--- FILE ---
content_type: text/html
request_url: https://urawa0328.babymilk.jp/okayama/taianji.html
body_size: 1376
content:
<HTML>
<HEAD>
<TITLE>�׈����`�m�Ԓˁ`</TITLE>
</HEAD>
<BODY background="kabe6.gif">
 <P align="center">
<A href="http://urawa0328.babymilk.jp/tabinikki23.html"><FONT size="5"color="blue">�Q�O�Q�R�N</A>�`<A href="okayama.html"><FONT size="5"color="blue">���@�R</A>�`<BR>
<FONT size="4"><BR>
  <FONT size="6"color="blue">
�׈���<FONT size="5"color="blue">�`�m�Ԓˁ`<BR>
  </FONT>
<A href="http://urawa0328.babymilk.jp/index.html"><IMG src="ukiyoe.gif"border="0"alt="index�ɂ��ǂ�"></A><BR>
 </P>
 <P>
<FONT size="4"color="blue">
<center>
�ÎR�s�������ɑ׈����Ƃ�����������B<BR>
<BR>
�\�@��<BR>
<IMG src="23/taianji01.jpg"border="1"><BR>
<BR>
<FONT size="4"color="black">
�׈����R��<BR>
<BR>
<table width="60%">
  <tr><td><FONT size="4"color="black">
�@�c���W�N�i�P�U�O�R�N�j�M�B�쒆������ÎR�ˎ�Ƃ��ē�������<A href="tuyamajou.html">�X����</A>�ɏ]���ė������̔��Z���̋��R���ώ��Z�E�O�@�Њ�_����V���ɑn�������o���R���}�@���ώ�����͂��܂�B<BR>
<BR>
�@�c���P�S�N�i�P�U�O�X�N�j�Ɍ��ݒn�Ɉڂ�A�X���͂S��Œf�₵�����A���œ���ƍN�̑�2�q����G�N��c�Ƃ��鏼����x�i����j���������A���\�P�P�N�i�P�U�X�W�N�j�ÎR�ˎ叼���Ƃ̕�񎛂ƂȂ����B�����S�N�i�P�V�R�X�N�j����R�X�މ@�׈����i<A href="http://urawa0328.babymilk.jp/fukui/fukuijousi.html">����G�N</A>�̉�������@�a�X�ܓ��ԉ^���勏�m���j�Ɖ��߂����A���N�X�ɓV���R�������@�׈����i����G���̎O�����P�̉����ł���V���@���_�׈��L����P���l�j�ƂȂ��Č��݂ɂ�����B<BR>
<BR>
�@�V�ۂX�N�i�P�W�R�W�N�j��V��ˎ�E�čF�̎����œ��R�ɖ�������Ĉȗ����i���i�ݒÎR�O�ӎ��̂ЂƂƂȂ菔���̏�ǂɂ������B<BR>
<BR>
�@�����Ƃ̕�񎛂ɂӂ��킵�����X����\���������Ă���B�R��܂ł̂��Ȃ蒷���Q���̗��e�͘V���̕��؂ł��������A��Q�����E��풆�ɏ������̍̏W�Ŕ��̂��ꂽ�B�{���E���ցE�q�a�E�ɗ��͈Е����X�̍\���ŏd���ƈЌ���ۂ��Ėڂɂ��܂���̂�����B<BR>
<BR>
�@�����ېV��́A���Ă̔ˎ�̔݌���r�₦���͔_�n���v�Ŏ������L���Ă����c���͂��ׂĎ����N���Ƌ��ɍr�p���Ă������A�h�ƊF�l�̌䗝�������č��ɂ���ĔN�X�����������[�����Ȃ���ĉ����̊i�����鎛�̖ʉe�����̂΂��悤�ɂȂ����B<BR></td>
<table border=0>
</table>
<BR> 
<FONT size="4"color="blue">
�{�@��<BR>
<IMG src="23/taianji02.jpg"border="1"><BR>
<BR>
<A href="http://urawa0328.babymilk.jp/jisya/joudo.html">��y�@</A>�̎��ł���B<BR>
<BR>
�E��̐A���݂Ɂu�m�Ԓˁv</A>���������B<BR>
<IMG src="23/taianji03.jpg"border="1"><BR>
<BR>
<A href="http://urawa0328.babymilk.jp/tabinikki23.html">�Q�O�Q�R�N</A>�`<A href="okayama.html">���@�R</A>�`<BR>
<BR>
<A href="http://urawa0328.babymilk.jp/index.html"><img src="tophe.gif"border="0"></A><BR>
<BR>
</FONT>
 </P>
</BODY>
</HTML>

--

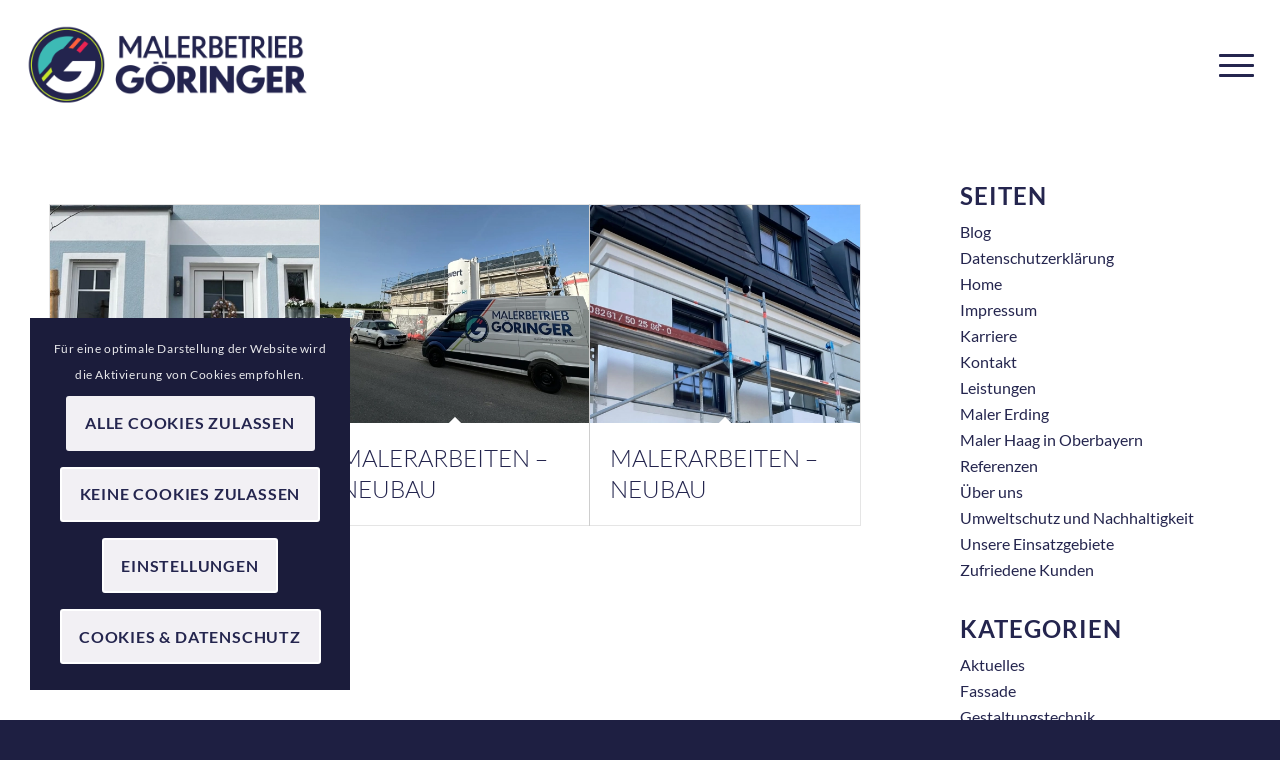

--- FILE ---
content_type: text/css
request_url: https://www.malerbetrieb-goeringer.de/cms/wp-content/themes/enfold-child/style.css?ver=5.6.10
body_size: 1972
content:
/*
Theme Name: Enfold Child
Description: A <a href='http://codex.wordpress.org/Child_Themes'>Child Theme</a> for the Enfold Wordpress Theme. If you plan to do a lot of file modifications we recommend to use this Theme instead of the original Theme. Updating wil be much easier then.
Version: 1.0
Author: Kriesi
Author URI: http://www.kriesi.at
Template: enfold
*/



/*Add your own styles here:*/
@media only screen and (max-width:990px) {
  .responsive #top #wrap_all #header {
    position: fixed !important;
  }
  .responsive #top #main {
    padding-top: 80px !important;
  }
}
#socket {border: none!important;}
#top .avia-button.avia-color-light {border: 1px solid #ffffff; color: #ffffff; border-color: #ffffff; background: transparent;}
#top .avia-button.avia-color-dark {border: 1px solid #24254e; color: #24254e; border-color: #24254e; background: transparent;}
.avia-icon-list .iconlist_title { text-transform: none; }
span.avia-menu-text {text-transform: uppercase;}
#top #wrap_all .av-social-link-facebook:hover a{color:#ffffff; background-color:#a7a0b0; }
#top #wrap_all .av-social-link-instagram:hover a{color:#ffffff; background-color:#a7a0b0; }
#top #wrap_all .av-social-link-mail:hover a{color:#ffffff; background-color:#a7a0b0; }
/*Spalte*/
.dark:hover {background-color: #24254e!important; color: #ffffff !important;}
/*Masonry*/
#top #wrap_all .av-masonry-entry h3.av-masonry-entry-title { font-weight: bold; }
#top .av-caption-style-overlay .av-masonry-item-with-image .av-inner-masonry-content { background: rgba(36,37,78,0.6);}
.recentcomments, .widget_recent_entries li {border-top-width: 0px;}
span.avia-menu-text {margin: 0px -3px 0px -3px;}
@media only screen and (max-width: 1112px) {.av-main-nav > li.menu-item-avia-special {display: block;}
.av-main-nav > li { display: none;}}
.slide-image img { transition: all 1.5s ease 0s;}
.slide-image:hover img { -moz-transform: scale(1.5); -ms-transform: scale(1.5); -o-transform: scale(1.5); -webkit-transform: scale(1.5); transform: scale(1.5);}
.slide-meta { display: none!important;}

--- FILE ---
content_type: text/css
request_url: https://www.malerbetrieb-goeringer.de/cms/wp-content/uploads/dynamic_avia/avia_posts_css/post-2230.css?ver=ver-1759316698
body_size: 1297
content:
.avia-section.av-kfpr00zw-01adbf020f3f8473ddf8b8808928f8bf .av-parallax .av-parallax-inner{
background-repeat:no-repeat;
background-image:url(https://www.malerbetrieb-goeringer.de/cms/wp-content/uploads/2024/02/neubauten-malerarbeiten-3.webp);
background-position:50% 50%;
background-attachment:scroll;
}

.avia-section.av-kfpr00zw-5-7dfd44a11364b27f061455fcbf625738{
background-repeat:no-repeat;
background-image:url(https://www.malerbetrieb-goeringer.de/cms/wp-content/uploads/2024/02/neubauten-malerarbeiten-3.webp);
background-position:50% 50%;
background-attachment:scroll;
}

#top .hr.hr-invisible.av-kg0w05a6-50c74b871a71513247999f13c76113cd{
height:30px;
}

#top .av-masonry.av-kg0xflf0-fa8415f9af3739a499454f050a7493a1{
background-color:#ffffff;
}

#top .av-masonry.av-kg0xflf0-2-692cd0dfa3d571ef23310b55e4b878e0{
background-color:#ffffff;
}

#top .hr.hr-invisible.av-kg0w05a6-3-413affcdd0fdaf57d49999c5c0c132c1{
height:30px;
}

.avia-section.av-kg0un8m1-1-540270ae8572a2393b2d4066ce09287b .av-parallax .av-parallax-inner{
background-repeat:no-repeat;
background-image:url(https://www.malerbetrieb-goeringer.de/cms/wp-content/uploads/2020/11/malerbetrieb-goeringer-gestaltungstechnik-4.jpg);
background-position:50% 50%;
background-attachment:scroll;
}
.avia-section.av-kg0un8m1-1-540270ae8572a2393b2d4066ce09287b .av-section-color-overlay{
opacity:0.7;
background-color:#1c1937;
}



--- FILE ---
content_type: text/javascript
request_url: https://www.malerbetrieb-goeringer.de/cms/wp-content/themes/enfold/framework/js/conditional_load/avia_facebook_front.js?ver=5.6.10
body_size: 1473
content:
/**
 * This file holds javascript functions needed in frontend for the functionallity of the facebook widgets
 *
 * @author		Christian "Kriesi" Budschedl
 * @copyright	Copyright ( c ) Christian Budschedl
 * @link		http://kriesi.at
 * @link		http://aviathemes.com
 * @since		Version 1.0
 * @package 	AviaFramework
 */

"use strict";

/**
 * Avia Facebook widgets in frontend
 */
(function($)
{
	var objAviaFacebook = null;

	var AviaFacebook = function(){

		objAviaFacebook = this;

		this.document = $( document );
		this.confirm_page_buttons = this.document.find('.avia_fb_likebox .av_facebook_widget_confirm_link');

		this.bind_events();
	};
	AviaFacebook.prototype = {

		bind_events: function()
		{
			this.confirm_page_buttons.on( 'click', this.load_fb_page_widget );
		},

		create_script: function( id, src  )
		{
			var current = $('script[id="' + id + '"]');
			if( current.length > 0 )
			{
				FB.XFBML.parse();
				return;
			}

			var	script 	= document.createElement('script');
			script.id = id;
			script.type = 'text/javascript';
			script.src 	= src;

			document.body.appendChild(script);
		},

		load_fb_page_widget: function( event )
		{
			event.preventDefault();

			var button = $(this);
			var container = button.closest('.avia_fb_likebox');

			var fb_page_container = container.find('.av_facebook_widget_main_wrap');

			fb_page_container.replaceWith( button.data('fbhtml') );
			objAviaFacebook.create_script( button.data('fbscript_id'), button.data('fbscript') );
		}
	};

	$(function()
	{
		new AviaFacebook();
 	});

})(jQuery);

▸ **What the exercise asks**: Filter the records for lines containing the word "none" and copy each one.

▸ **Solution to this exercise**:
#socket {border: none!important;}
.avia-icon-list .iconlist_title { text-transform: none; }
.av-main-nav > li { display: none;}}
.slide-meta { display: none!important;}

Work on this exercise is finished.